> [Do this]: Please return, without any changes, the lines of the entries below that begin at the line containing "Of the bird's" and stop after the last line of the entries.

> [Input material]:
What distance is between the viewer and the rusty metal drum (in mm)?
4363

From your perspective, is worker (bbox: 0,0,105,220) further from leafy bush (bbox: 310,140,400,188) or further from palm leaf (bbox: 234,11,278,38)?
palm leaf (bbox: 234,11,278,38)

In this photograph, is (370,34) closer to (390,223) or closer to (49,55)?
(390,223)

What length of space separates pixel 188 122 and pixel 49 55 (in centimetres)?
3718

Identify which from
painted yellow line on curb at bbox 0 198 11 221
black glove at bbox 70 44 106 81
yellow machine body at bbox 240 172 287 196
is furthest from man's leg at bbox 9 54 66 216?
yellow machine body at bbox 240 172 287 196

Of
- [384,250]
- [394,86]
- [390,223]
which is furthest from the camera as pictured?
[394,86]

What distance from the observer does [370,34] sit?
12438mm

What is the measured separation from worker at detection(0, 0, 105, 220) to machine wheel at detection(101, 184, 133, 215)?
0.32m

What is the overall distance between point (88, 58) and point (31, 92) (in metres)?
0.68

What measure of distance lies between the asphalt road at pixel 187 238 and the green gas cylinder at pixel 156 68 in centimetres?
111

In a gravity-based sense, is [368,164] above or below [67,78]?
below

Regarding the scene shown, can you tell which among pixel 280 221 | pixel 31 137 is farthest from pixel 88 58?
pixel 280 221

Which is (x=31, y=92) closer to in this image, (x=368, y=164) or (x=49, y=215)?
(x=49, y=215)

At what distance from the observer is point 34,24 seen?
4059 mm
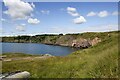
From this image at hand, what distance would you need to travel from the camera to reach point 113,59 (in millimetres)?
15734

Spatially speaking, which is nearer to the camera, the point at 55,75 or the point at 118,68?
the point at 118,68

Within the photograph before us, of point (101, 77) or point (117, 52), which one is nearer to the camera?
point (101, 77)

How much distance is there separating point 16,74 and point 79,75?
4631 mm

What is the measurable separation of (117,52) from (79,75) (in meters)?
3.86

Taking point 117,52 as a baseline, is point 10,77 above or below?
below

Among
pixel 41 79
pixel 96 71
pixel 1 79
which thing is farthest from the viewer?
pixel 41 79

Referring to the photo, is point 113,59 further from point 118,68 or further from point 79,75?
point 79,75

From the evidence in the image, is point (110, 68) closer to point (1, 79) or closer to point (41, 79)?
point (41, 79)

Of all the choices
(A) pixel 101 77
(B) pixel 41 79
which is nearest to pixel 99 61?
(A) pixel 101 77

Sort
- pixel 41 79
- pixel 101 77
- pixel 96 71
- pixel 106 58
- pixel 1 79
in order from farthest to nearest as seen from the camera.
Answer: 1. pixel 41 79
2. pixel 106 58
3. pixel 96 71
4. pixel 1 79
5. pixel 101 77

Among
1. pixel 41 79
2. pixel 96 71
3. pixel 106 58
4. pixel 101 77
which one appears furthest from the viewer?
pixel 41 79

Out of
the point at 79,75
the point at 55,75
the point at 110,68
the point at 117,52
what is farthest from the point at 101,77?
the point at 55,75

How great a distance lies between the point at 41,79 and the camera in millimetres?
17703

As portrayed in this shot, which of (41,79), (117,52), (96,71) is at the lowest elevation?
(41,79)
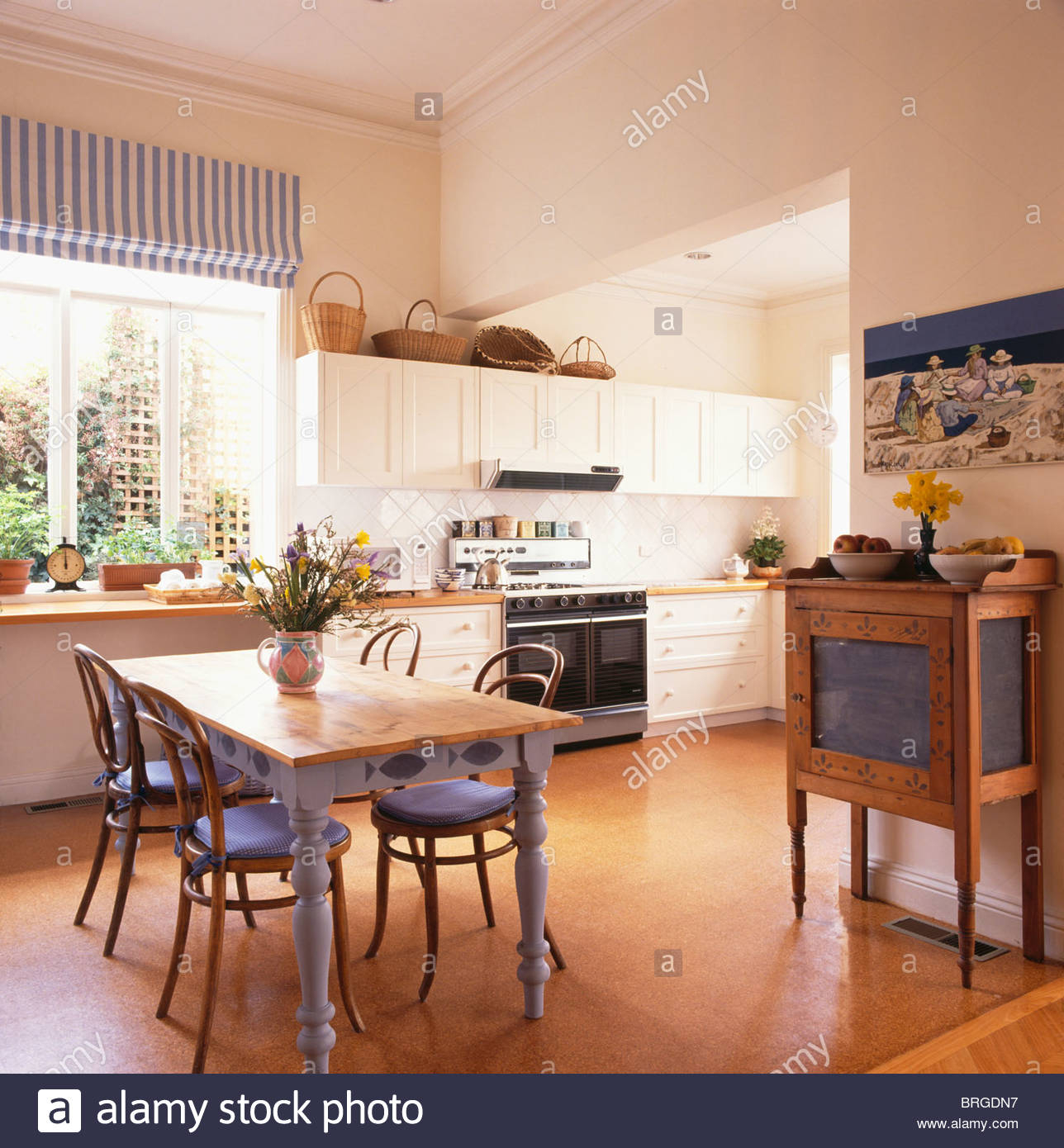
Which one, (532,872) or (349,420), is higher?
(349,420)

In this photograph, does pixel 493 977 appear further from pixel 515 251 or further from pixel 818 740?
pixel 515 251

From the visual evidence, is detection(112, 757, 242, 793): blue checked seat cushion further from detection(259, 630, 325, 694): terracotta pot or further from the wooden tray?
the wooden tray

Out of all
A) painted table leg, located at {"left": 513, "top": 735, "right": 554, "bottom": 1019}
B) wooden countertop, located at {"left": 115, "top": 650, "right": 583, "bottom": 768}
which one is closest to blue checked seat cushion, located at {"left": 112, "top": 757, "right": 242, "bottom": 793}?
wooden countertop, located at {"left": 115, "top": 650, "right": 583, "bottom": 768}

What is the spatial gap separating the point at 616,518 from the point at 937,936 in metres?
3.90

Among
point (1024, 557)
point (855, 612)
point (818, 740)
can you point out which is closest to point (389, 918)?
point (818, 740)

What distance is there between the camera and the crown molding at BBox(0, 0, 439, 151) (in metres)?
4.53

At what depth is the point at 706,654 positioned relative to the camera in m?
6.23

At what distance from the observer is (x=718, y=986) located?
8.94ft

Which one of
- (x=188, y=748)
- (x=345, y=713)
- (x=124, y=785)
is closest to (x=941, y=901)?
(x=345, y=713)

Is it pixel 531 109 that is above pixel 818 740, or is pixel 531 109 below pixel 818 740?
above

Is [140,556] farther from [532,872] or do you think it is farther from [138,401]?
[532,872]

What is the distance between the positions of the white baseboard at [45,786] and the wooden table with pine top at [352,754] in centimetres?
205

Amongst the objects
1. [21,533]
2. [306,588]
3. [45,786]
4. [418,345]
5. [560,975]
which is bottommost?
[560,975]

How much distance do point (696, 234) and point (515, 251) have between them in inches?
49.4
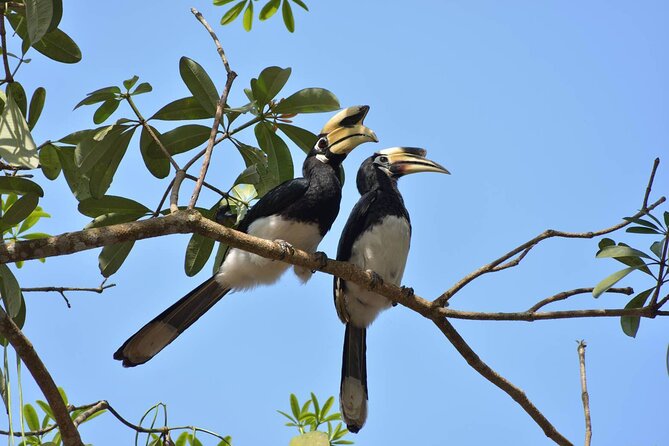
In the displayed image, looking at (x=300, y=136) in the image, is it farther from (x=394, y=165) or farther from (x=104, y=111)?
(x=394, y=165)

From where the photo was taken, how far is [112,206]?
357 centimetres

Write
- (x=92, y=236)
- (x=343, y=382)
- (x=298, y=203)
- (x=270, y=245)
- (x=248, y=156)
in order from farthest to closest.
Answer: (x=343, y=382) → (x=298, y=203) → (x=248, y=156) → (x=270, y=245) → (x=92, y=236)

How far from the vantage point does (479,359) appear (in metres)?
3.34

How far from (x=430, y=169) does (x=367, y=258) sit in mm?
839

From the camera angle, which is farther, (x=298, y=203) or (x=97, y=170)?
(x=298, y=203)

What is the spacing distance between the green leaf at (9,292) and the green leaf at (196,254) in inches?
42.8

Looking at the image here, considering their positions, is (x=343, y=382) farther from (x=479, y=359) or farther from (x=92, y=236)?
(x=92, y=236)

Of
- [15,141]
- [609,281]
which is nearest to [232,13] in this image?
[15,141]

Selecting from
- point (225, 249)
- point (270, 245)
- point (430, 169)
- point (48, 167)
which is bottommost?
point (270, 245)

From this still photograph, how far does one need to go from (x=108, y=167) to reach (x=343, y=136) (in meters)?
1.58

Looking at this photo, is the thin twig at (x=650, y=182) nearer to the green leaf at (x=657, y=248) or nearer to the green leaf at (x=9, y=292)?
the green leaf at (x=657, y=248)

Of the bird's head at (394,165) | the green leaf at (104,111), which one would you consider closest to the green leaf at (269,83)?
the green leaf at (104,111)

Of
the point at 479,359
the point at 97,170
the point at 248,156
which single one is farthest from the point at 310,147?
the point at 479,359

> [Solution below]:
Of the bird's head at (394,165) | the green leaf at (104,111), which one would you consider closest to the green leaf at (269,83)?
the green leaf at (104,111)

Of
the point at 479,359
the point at 97,170
the point at 248,156
which single one is farthest from the point at 310,147?
the point at 479,359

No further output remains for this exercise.